FORT WORTH, Texas (dpa) – Anyone travelling south along Highway 377 from the Texan city of Fort Worth for the first time is in for a big surprise about 30 minutes out of town.

Suddenly, shimmering silver birds loom in the middle of the prairie, a fascinating collection of old transport planes, classic fighter jets and small helicopters. A Douglas C-47 sits alongside F- 4, F-101 and F-105 fighters and a host of other well-known planes.

The Pate Museum of Transportation, near Cresson, is one of numerous aviation museums in the north of Texas. The planes are lovingly restored and in good condition. Entrance is free of charge too. Aviation buffs from all over the world come here, to research, to photograph or just to wonder.

For foreign tourists, the Pate Museum is not necessarily the first port of call as far as Texan aviation museums go, because directly at Dallas-Fort Worth airport is the C. R. Smith Museum, run by American Airlines.

Hundreds of exhibition pieces are displayed here, as well as turbines, photographs and copious information on the rapid development of commercial aviation. Pride of place is held by a DC-3, the plane that revolutionised air travel. A flight simulator is on hand for visitors to learn all about aerodynamics, wind tunnels and test computers. Admission to the C. R. Smith Museum is also free.

It is no coincidence that there are so many museums and collections in the Dallas-Forth Worth area of northern Texas. Businesses linked to the aviation industry have long been settled here, among them Lockheed Martin, whose hangars mass-produced B-24 and B-36 bombers during World War II. Bell Helicopters is based here too, and the headquarters of American Airlines is also in the area. Added to that are numerous military airbases.

The people in the area have also been drawn into the aviation industry. “There are probably more retired pilots and engineers living in the Dallas-Fort Worth area than anywhere else in the world,” says William Bond, an ex-Lockheed manager.

“The number must be in the thousands, from industry, the airforce and the airlines. And these men stay involved: they lovingly maintain old biplanes, they rent hangars at any one of hundreds of private airfields and restore and tinker with historic aeroplanes in clubs and hobby groups.” The museums and collections in north Texas can always “call on a gigantic potential of volunteers,” affirms Bond.
● ● ●
## Problem 1:
For each statement about the article on north Texas aviation museums, answer yes or no and quote the words that decide it. (a) Visitors must pay to enter the Pate Museum of Transportation. (b) The C. R. Smith Museum is run by American Airlines. (c) Bell Helicopters is based in the area.
## Problem 2:
Answer these questions using the article on north Texas aviation museums.
(a) Near which town is the Pate Museum of Transportation?
(b) Which plane holds pride of place at the C. R. Smith Museum?
(c) Which bombers did Lockheed Martin's hangars mass-produce during World War II?
## Problem 3:
Reproduce the part of the article on north Texas aviation museums starting with "For foreign tourists, the" and going on through "is also free.".
The rows that follow were taken from a different source than the article.

## Records supplied:
● ● ●
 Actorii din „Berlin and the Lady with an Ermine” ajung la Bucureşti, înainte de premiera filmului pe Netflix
● ● ●
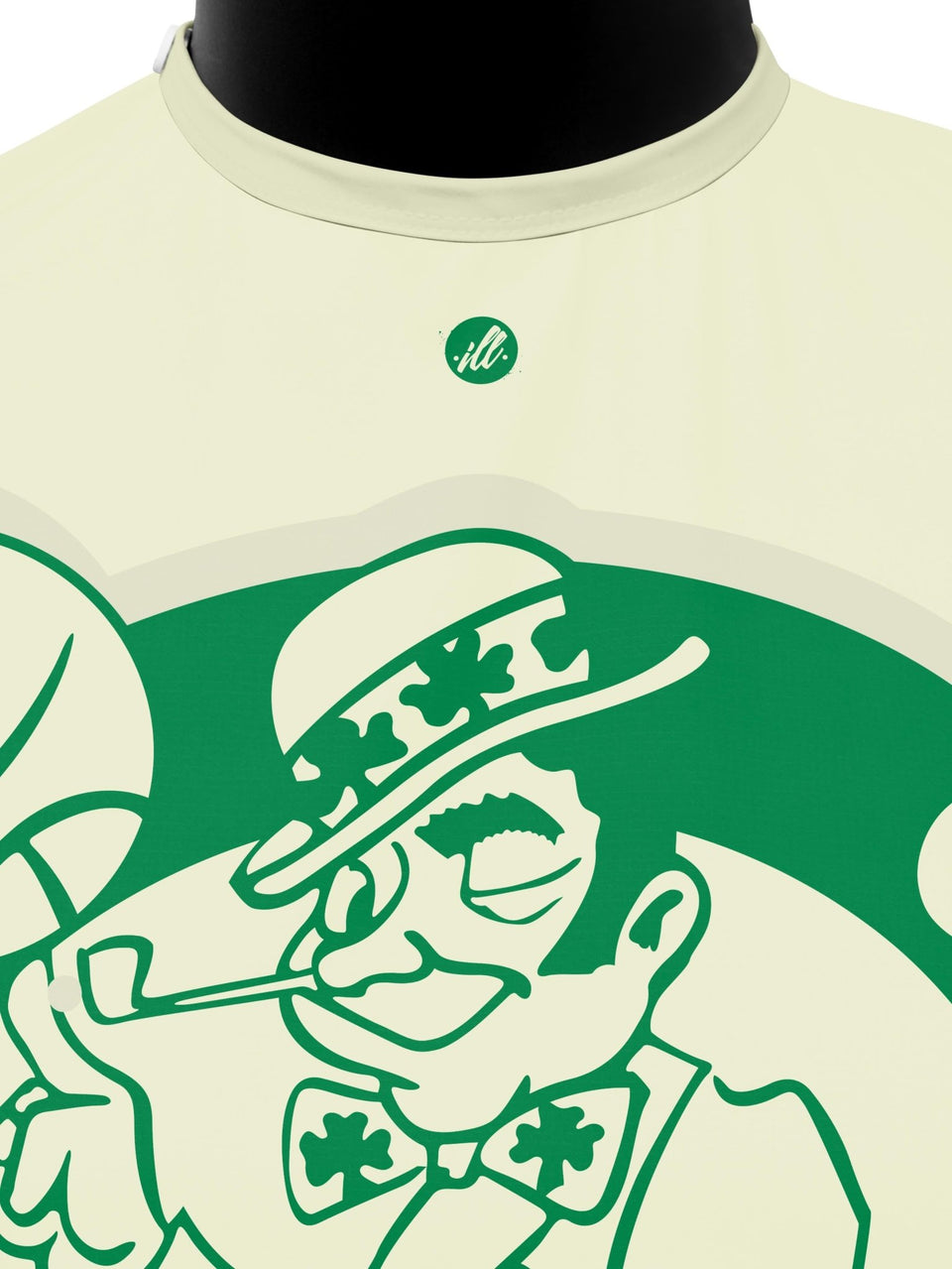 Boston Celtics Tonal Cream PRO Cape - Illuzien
● ● ●
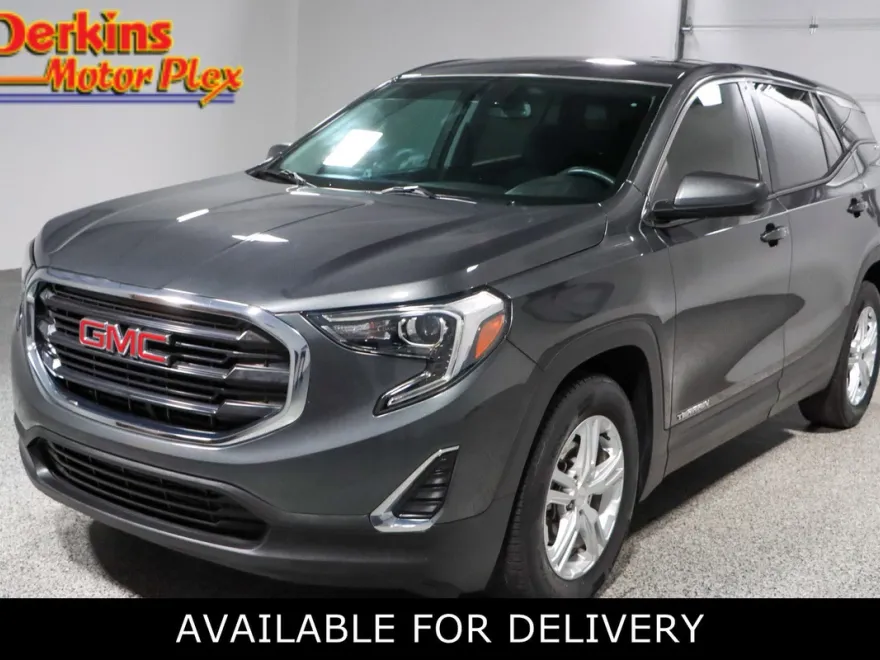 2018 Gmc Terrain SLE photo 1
● ● ●
## Answer box 1:
(a) No: "Entrance is free of charge too."
(b) Yes: "run by American Airlines"
(c) Yes: "Bell Helicopters is based here too"

## Answer box 2:
(a) Cresson
(b) A DC-3
(c) B-24 and B-36 bombers

## Answer box 3:
For foreign tourists, the Pate Museum is not necessarily the first port of call as far as Texan aviation museums go, because directly at Dallas-Fort Worth airport is the C. R. Smith Museum, run by American Airlines.

Hundreds of exhibition pieces are displayed here, as well as turbines, photographs and copious information on the rapid development of commercial aviation. Pride of place is held by a DC-3, the plane that revolutionised air travel. A flight simulator is on hand for visitors to learn all about aerodynamics, wind tunnels and test computers. Admission to the C. R. Smith Museum is also free.